§ TASK INSTRUCTIONS: Gather all lines in the entries that include the word "flashes".
[RECORD EXTRACTS — start]
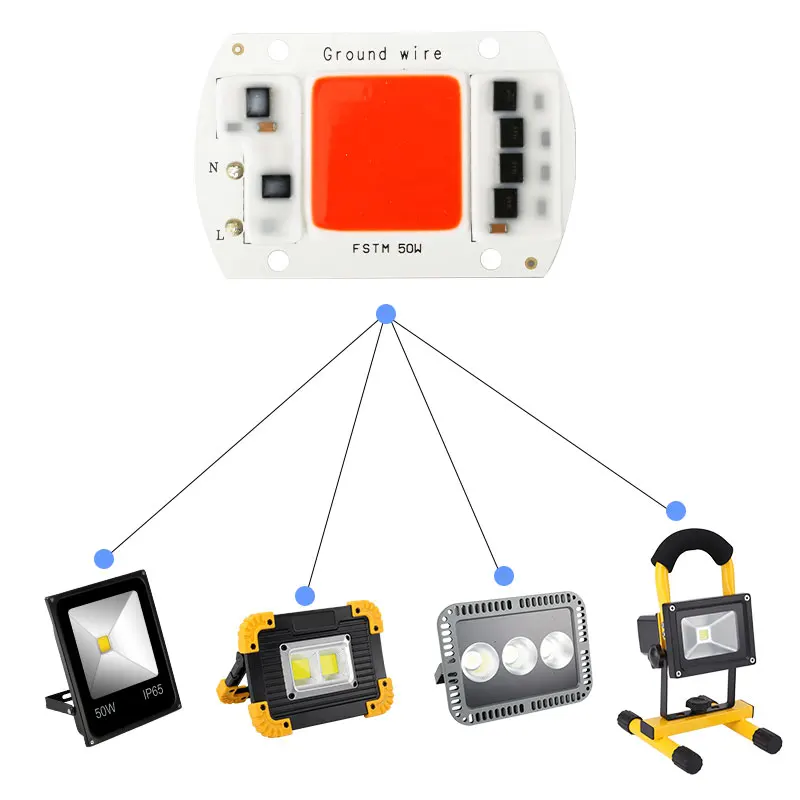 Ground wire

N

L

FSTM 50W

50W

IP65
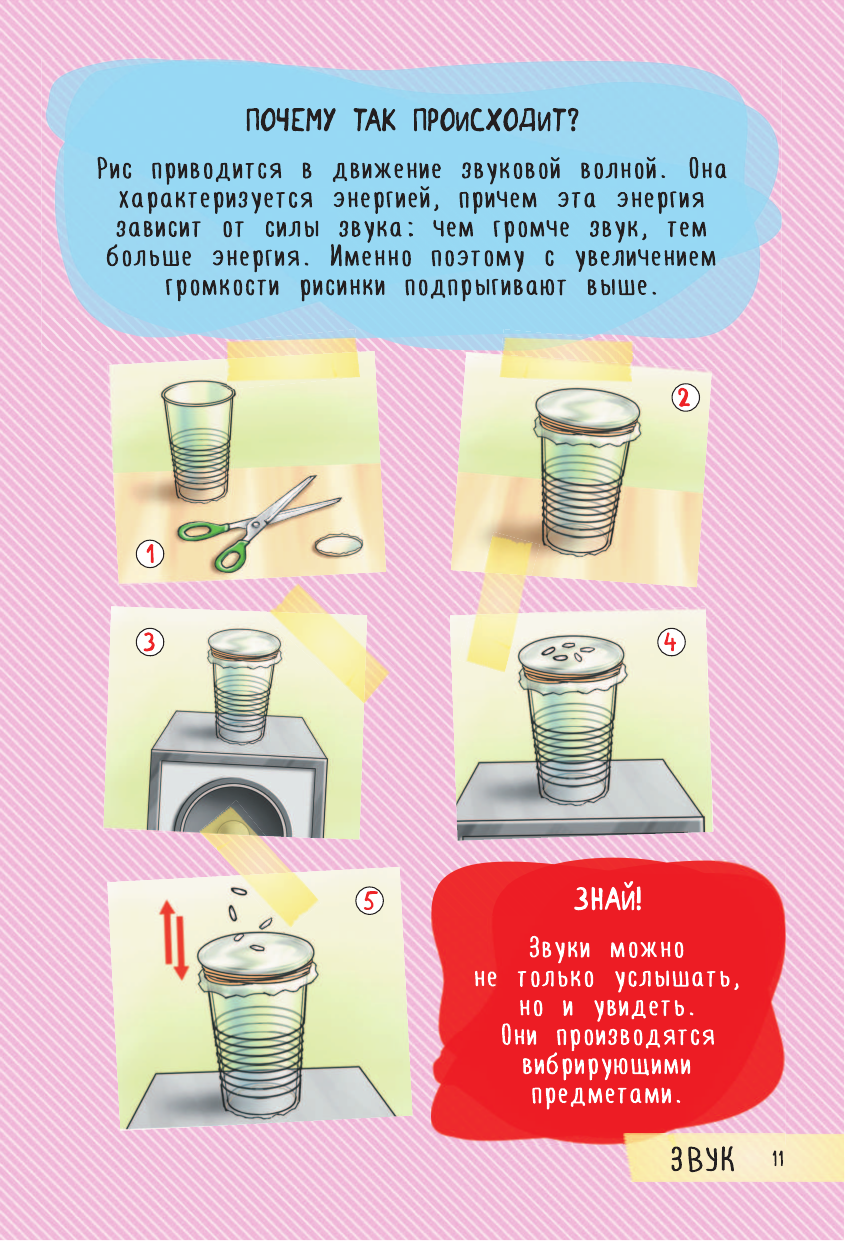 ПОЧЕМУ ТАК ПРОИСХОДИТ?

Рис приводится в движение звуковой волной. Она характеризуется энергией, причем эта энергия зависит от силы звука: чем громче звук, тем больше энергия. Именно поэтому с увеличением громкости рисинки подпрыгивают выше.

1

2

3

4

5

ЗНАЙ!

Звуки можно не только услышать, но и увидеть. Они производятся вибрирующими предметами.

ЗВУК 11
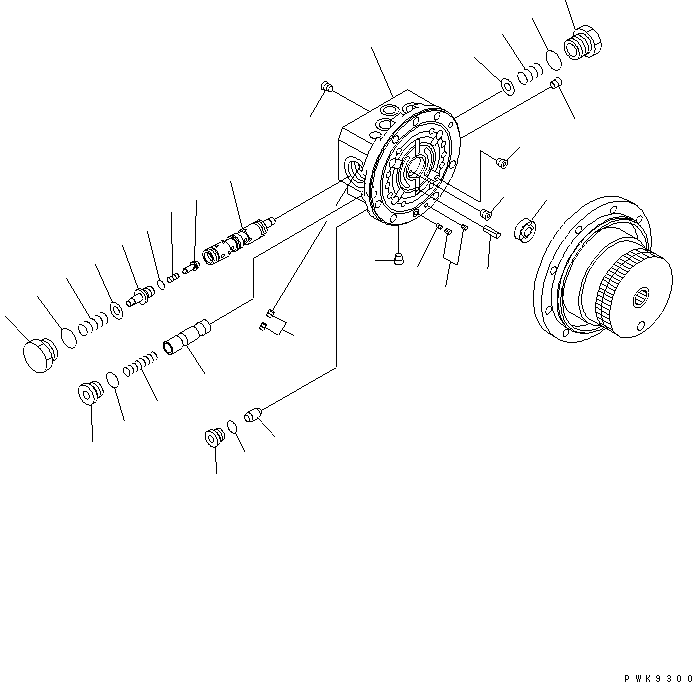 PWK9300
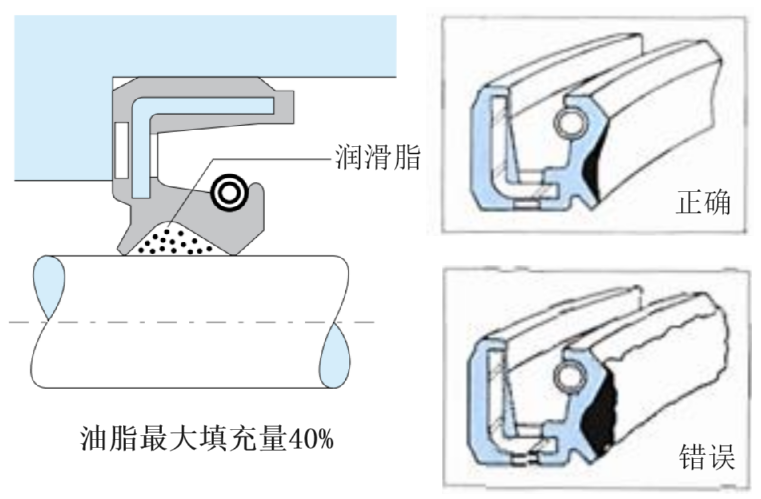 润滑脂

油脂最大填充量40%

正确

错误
[RECORD EXTRACTS — finish]
[RECORD EXTRACTS — start]
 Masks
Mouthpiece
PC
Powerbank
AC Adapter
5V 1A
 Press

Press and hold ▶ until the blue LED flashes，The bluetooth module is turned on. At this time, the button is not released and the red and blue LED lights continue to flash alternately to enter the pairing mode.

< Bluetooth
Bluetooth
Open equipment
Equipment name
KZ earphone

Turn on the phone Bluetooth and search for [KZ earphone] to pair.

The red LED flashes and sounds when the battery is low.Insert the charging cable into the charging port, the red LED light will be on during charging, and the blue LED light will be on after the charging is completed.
[RECORD EXTRACTS — finish]
§ EXERCISE RESPONSE:
Press and hold ▶ until the blue LED flashes，The bluetooth module is turned on. At this time, the button is not released and the red and blue LED lights continue to flash alternately to enter the pairing mode.
The red LED flashes and sounds when the battery is low.Insert the charging cable into the charging port, the red LED light will be on during charging, and the blue LED light will be on after the charging is completed.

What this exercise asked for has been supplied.